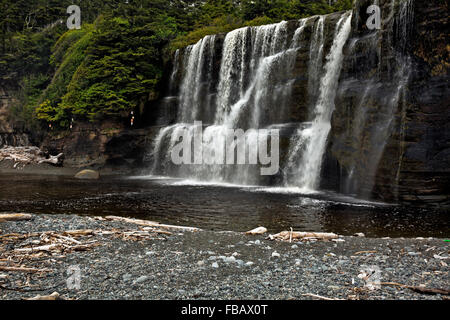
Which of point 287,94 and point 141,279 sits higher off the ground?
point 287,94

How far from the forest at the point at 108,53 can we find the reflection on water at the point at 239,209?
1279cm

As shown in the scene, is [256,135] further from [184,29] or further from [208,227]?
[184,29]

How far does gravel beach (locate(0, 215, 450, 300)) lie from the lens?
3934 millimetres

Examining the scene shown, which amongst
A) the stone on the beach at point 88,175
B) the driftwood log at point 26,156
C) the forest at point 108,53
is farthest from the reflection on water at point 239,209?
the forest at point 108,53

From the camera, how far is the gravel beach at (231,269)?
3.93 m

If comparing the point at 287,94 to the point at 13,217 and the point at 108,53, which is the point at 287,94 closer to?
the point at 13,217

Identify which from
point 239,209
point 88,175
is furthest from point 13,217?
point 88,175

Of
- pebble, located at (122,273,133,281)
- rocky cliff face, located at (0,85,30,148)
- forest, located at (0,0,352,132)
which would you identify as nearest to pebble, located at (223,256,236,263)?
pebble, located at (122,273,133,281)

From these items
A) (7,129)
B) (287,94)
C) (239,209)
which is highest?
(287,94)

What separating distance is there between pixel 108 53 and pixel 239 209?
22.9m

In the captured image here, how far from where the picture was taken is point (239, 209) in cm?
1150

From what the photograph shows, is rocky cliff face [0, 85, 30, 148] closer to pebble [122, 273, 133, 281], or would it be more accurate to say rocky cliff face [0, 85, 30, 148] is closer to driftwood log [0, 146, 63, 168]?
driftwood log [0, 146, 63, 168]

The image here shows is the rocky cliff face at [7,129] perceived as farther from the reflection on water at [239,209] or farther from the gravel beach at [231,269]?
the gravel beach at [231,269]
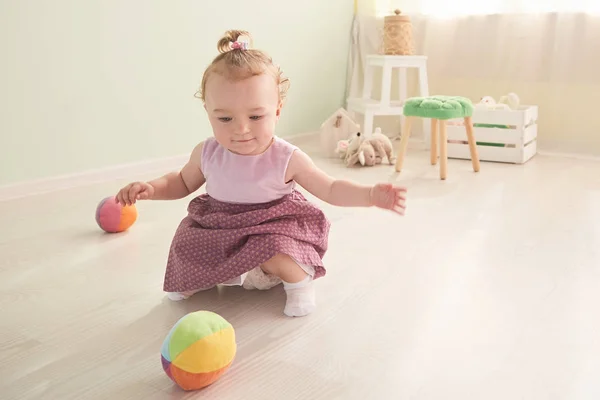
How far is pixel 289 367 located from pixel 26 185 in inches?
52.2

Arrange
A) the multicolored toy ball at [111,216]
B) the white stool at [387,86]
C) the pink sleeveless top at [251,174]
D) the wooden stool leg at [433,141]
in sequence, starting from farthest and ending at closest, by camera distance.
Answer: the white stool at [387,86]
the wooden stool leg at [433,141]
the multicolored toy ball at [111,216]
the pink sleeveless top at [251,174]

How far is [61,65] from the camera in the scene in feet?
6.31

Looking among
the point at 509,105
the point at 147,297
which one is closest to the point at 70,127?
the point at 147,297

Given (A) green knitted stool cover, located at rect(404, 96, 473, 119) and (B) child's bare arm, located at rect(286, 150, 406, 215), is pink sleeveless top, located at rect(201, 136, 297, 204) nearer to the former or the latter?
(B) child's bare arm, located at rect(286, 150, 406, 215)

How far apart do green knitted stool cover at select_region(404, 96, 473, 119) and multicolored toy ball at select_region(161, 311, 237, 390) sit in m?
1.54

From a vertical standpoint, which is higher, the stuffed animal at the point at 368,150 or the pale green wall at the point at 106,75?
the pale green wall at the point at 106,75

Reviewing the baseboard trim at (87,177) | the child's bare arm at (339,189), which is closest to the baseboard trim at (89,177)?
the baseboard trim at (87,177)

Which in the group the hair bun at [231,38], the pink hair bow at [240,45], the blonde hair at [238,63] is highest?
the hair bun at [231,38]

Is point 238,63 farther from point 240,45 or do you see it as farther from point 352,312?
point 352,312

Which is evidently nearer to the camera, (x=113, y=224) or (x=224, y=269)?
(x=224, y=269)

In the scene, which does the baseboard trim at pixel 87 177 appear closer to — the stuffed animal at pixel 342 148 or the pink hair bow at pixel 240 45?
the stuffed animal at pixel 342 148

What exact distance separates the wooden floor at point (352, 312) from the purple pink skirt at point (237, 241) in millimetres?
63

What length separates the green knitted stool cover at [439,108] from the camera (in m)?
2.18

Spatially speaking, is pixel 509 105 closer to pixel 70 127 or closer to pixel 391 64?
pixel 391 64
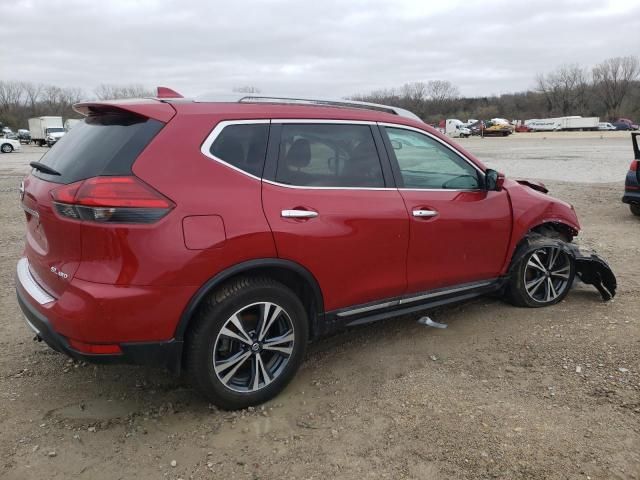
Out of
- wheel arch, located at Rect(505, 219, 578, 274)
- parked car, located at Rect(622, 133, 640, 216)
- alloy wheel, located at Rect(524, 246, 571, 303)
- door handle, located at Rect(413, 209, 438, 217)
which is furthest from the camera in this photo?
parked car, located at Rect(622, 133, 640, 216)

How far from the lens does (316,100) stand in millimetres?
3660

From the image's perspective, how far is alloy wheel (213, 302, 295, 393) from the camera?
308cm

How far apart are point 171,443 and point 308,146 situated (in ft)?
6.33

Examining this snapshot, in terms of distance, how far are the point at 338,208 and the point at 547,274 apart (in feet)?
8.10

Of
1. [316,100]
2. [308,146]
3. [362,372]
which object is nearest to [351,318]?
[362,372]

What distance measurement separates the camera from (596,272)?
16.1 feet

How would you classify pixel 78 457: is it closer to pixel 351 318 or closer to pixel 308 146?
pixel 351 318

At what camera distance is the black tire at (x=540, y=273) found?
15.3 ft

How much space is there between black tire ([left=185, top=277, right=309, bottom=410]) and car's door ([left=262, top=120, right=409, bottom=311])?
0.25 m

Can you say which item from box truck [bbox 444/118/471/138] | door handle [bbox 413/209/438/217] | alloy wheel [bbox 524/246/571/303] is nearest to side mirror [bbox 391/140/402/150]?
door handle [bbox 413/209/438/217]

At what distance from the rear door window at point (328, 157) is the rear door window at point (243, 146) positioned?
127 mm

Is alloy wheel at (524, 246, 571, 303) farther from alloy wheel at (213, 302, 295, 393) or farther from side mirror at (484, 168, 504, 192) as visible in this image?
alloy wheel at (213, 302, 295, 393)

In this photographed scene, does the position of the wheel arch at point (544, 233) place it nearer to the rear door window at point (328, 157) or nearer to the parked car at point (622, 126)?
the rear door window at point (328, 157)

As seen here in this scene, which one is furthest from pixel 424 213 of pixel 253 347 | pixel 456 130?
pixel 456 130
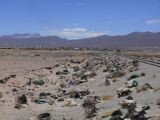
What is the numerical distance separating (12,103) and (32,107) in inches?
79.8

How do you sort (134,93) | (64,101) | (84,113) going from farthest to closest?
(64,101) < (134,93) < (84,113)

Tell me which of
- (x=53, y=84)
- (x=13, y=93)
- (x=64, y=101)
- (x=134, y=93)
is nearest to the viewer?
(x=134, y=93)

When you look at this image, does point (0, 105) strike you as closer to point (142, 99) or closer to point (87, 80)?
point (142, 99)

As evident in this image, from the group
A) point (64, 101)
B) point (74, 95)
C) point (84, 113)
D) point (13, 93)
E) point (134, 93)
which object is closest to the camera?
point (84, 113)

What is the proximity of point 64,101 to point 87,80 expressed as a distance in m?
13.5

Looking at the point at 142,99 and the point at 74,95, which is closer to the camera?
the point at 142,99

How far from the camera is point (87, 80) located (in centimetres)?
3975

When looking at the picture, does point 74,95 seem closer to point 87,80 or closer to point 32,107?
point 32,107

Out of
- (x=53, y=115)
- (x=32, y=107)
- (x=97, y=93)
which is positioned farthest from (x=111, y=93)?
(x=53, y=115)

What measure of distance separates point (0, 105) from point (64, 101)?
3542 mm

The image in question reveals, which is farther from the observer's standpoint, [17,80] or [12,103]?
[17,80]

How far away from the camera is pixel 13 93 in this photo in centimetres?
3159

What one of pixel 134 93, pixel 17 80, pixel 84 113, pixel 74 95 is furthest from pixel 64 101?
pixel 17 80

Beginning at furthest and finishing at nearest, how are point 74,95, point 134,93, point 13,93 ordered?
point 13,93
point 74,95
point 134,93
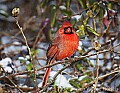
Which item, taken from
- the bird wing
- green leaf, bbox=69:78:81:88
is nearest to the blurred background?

- WHAT YOU HAVE TO DO
Convert all the rows above into a JSON list of strings, one string per line, with blank lines and pictures left out.

- TASK RESULT
[
  "Which of point 287,94 and point 141,279 sits higher off the ground?",
  "point 287,94",
  "How far from the forest at the point at 108,53 can we find the reflection on water at the point at 239,209?",
  "1279cm",
  "As shown in the scene, is [256,135] further from [184,29] or further from [208,227]?",
  "[184,29]",
  "How far does gravel beach (locate(0, 215, 450, 300)) lie from the lens?",
  "3934 millimetres",
  "Examining the scene shown, which amongst",
  "A) the stone on the beach at point 88,175",
  "B) the driftwood log at point 26,156",
  "C) the forest at point 108,53",
  "is farthest from the reflection on water at point 239,209?",
  "the forest at point 108,53",
  "From the camera, how far is the gravel beach at (231,269)?",
  "3.93 m",
  "If comparing the point at 287,94 to the point at 13,217 and the point at 108,53, which is the point at 287,94 closer to?",
  "the point at 13,217",
  "Identify which from",
  "point 239,209",
  "point 88,175",
  "is furthest from point 13,217?",
  "point 88,175",
  "Of",
  "- pebble, located at (122,273,133,281)",
  "- rocky cliff face, located at (0,85,30,148)",
  "- forest, located at (0,0,352,132)",
  "which would you identify as nearest to pebble, located at (223,256,236,263)?",
  "pebble, located at (122,273,133,281)",
  "From these items",
  "A) (7,129)",
  "B) (287,94)",
  "C) (239,209)",
  "which is highest?",
  "(287,94)",
  "What separating distance is there between pixel 108 53 and pixel 239 209?",
  "22.9m",
  "In the captured image here, how far from where the picture was taken is point (239, 209) in cm?",
  "1150",
  "From what the photograph shows, is rocky cliff face [0, 85, 30, 148] closer to pebble [122, 273, 133, 281], or would it be more accurate to say rocky cliff face [0, 85, 30, 148] is closer to driftwood log [0, 146, 63, 168]?",
  "driftwood log [0, 146, 63, 168]",
  "The image here shows is the rocky cliff face at [7,129] perceived as farther from the reflection on water at [239,209] or farther from the gravel beach at [231,269]?",
  "the gravel beach at [231,269]",
  "How far is pixel 289 367 located from pixel 26 185 in inches?",
  "52.2",
  "Arrange",
  "A) the multicolored toy ball at [111,216]",
  "B) the white stool at [387,86]",
  "C) the pink sleeveless top at [251,174]",
  "D) the wooden stool leg at [433,141]",
  "in sequence, starting from farthest and ending at closest, by camera distance.",
  "Answer: the white stool at [387,86]",
  "the wooden stool leg at [433,141]",
  "the multicolored toy ball at [111,216]",
  "the pink sleeveless top at [251,174]",
  "How far is [61,65] from the camera in the scene in feet?",
  "6.31",
  "Looking among",
  "the point at 509,105",
  "the point at 147,297",
  "which one is closest to the point at 70,127?",
  "the point at 147,297",
  "Given (A) green knitted stool cover, located at rect(404, 96, 473, 119) and (B) child's bare arm, located at rect(286, 150, 406, 215), is pink sleeveless top, located at rect(201, 136, 297, 204) nearer to the former or the latter?",
  "(B) child's bare arm, located at rect(286, 150, 406, 215)",
  "How far apart do green knitted stool cover at select_region(404, 96, 473, 119) and multicolored toy ball at select_region(161, 311, 237, 390) sit in m?",
  "1.54",
  "From a vertical standpoint, which is higher, the stuffed animal at the point at 368,150 or the pale green wall at the point at 106,75?",
  "the pale green wall at the point at 106,75",
  "Reviewing the baseboard trim at (87,177) | the child's bare arm at (339,189), which is closest to the baseboard trim at (89,177)?",
  "the baseboard trim at (87,177)",
  "Which in the group the hair bun at [231,38], the pink hair bow at [240,45], the blonde hair at [238,63] is highest?",
  "the hair bun at [231,38]",
  "Is point 238,63 farther from point 240,45 or do you see it as farther from point 352,312?",
  "point 352,312",
  "Which is evidently nearer to the camera, (x=113, y=224) or (x=224, y=269)?",
  "(x=224, y=269)",
  "In the scene, which does the baseboard trim at pixel 87 177 appear closer to — the stuffed animal at pixel 342 148 or the pink hair bow at pixel 240 45?",
  "the stuffed animal at pixel 342 148",
  "What exact distance separates the wooden floor at point (352, 312) from the purple pink skirt at point (237, 241) in millimetres?",
  "63",
  "What length separates the green knitted stool cover at [439,108] from the camera (in m)?",
  "2.18",
  "Spatially speaking, is pixel 509 105 closer to pixel 70 127 or closer to pixel 391 64?",
  "pixel 391 64",
  "Out of",
  "- wheel arch, located at Rect(505, 219, 578, 274)",
  "- parked car, located at Rect(622, 133, 640, 216)",
  "- alloy wheel, located at Rect(524, 246, 571, 303)",
  "- door handle, located at Rect(413, 209, 438, 217)",
  "which is furthest from the camera in this photo?",
  "parked car, located at Rect(622, 133, 640, 216)",
  "How far from the lens does (316,100) stand in millimetres?",
  "3660",
  "From the image's perspective, how far is alloy wheel (213, 302, 295, 393) from the camera?",
  "308cm",
  "How far apart are point 171,443 and point 308,146 situated (in ft)?",
  "6.33",
  "Examining this snapshot, in terms of distance, how far are the point at 338,208 and the point at 547,274 apart (in feet)?",
  "8.10",
  "Of",
  "1. [316,100]",
  "2. [308,146]",
  "3. [362,372]",
  "which object is nearest to [351,318]?",
  "[362,372]",
  "What distance measurement separates the camera from (596,272)?",
  "16.1 feet",
  "How would you classify pixel 78 457: is it closer to pixel 351 318 or closer to pixel 308 146?",
  "pixel 351 318",
  "At what camera distance is the black tire at (x=540, y=273) found?",
  "15.3 ft",
  "How much space is there between black tire ([left=185, top=277, right=309, bottom=410]) and car's door ([left=262, top=120, right=409, bottom=311])?",
  "0.25 m",
  "Can you say which item from box truck [bbox 444/118/471/138] | door handle [bbox 413/209/438/217] | alloy wheel [bbox 524/246/571/303] is nearest to side mirror [bbox 391/140/402/150]?",
  "door handle [bbox 413/209/438/217]",
  "At what distance from the rear door window at point (328, 157) is the rear door window at point (243, 146) positioned?",
  "127 mm",
  "Is alloy wheel at (524, 246, 571, 303) farther from alloy wheel at (213, 302, 295, 393) or farther from side mirror at (484, 168, 504, 192) as visible in this image?",
  "alloy wheel at (213, 302, 295, 393)",
  "In this photographed scene, does the position of the wheel arch at point (544, 233) place it nearer to the rear door window at point (328, 157) or nearer to the parked car at point (622, 126)?",
  "the rear door window at point (328, 157)",
  "As seen here in this scene, which one is furthest from pixel 424 213 of pixel 253 347 | pixel 456 130?",
  "pixel 456 130",
  "What is the numerical distance separating (12,103) and (32,107) in inches?",
  "79.8",
  "How do you sort (134,93) | (64,101) | (84,113) going from farthest to closest?",
  "(64,101) < (134,93) < (84,113)",
  "Tell me which of",
  "- (x=53, y=84)",
  "- (x=13, y=93)",
  "- (x=64, y=101)",
  "- (x=134, y=93)",
  "is nearest to the viewer?",
  "(x=134, y=93)",
  "When you look at this image, does point (0, 105) strike you as closer to point (142, 99) or closer to point (87, 80)?",
  "point (142, 99)",
  "As evident in this image, from the group",
  "A) point (64, 101)",
  "B) point (74, 95)",
  "C) point (84, 113)",
  "D) point (13, 93)",
  "E) point (134, 93)",
  "which object is closest to the camera?",
  "point (84, 113)",
  "What is the proximity of point 64,101 to point 87,80 expressed as a distance in m?",
  "13.5",
  "Looking at the point at 142,99 and the point at 74,95, which is closer to the camera?",
  "the point at 142,99",
  "How far from the camera is point (87, 80) located (in centimetres)?",
  "3975",
  "When looking at the picture, does point 74,95 seem closer to point 87,80 or closer to point 32,107?",
  "point 32,107",
  "Out of",
  "- (x=53, y=115)",
  "- (x=32, y=107)",
  "- (x=97, y=93)",
  "which is positioned farthest from (x=111, y=93)?",
  "(x=53, y=115)",
  "What measure of distance separates point (0, 105) from point (64, 101)?",
  "3542 mm",
  "The image in question reveals, which is farther from the observer's standpoint, [17,80] or [12,103]?",
  "[17,80]",
  "How far away from the camera is pixel 13 93 in this photo in centimetres?",
  "3159",
  "What one of pixel 134 93, pixel 17 80, pixel 84 113, pixel 74 95 is furthest from pixel 64 101?",
  "pixel 17 80",
  "Beginning at furthest and finishing at nearest, how are point 74,95, point 134,93, point 13,93 ordered?",
  "point 13,93",
  "point 74,95",
  "point 134,93",
  "Which item, taken from",
  "- the bird wing",
  "- green leaf, bbox=69:78:81:88",
  "is nearest to the blurred background?"
]